This story is over 5 years old.

Kenya’s Military Is Killing al-Shabaab Fighters in the Militant Group’s Forest Hideout

Kenyan security forces have killed 10 suspected al-Shabaab Islamist militants while US forces in Somalia launched an airstrike on Thursday that killed another five fighters from the group.
Photo by Noor Khamis/Reuters

Kenyan security forces have killed 10 suspected al-Shabaab Islamist militants and arrested 36 others over the last nine months since launching an operation against the insurgents on the country's coast, the head of the operation said on Friday.

Somalia's al-Shabaab have claimed a series of attacks in the past three years in Kenya that have killed hundreds of people, including a raid at Garissa University College last year where gunmen killed 147 people. Several raids targeted coastal sites, and Kenyan officers say they have been launched from hideouts in the Boni national forest in Kenya's Lamu County.


James Ole Serian, head of the joint army and police operation, said troops had swept the forest and destroyed hideouts used by the militants, who say they target Kenya for sending troops into Somalia with an African force fighting al-Shabaab there.

"We are having a permanent base set up within the forest that will be used by both our military and police to ensure continuous security," he told Reuters, adding that "around 10" suspected militants who refused to surrender had been killed. In addition, he said at least 36 had been detained.

In 2014, about 100 people were killed by al-Shabaab militants in the Mpeketoni area of Lamu County, next to the Boni forest.

Last year, Ole Serian said they had destroyed five al-Shabaab hideouts in the forest and recovered a cache of arms.
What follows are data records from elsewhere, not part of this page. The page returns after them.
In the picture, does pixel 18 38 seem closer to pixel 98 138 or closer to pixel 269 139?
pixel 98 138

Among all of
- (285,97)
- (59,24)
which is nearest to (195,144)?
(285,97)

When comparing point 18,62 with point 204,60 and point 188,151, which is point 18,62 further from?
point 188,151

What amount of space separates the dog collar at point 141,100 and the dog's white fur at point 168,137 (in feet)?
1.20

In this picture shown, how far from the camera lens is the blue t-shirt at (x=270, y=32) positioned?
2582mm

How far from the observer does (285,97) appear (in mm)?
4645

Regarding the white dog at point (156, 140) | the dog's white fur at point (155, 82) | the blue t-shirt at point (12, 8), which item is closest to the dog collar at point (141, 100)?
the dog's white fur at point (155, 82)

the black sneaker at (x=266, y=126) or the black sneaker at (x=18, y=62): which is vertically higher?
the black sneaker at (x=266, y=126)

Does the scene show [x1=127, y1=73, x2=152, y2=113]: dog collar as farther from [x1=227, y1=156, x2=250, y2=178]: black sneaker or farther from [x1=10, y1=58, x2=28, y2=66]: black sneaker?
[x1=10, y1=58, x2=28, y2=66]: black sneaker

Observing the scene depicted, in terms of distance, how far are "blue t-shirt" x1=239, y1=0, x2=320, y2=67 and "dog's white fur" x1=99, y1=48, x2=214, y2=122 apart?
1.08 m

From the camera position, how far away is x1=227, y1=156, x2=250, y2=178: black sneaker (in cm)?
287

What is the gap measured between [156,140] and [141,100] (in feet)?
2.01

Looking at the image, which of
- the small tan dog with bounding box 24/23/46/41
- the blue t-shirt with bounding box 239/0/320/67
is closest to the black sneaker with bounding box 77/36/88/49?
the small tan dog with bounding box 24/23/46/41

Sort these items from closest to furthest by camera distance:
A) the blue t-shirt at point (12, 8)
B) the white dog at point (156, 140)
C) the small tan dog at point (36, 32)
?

Related: West Africa's Pirates Are Changing Tactics Because of Cheap Oil

Kenya has beefed up security in Lamu County and Lamu town, a popular tourist destination where visitor numbers have declined in the wake of the militant attacks. Lamu lies near the Somali border.

Meanwhile, the government's threats to close Dadaab camp, home to about 350,000 Somali refugees, have grown louder. Following the April 2015, Garissa attacks officials began to claim they would shut down the the facility and forcibly return residents back to Somalia, citing concerns Dadaab was being used by militants. On Monday, Kenya said it was drawing up a timetable for the closure. The United Nations, the United States, and other rights groups have urged Kenya to reconsider.


Across the border in Somalia, al-Shabaab was hit with another blow on Thursday after US forces in Somalia launched an airstrike on Thursday that killed five al-Shabaab fighters, the latest in a series of US military operations targeting the organization, the Pentagon said.

The US forces had been advising Ugandan soldiers with the African Union mission during an operation against an illegal taxation checkpoint when the Ugandans got into a firefight with 15-20 al-Shabaab fighters. Pentagon spokesman Captain Jeff Davis said no American forces were wounded on the ground during the incident, which took place west of the Somali capital of Mogadishu.

Related: Somali Firing Squad Executes Two al-Shabaab Members Who Assassinated Female Journalist

"US forces were not involved with this firefight. We were nearby but not directly involved ourselves," Davis told a Pentagon news briefing, adding that the American forces were further back from the fighting, acting in an advisory role.

Abdiasis Abu Musab, al-Shabaab's military operation spokesman, denied al-Shabaab took any casualties from what he described as a US drone strike. Musab said that US forces arrived in armored vehicles and were repulsed by al-Shabaab fighters.

"There were no casualty. The US forces retreated," he told Reuters.

The United States currently has about 50 military personnel inside Somalia and has repeatedly targeted the group in recent months, including a strike on a senior al-Shabaab leader in April and another on a training camp in March that killed some 150 fighters.

Al-Shabaab, whose name means "The Youth," seeks to impose its strict version of sharia, or Islamic law, in Somalia, where it frequently unleashes attacks targeting security and government targets, as well as hotels and restaurants in the capital. The group was pushed out of Mogadishu by African Union peacekeeping forces in 2011 but has remained a potent antagonist in Somalia, launching frequent attacks in its bid to overthrow the Western-backed government.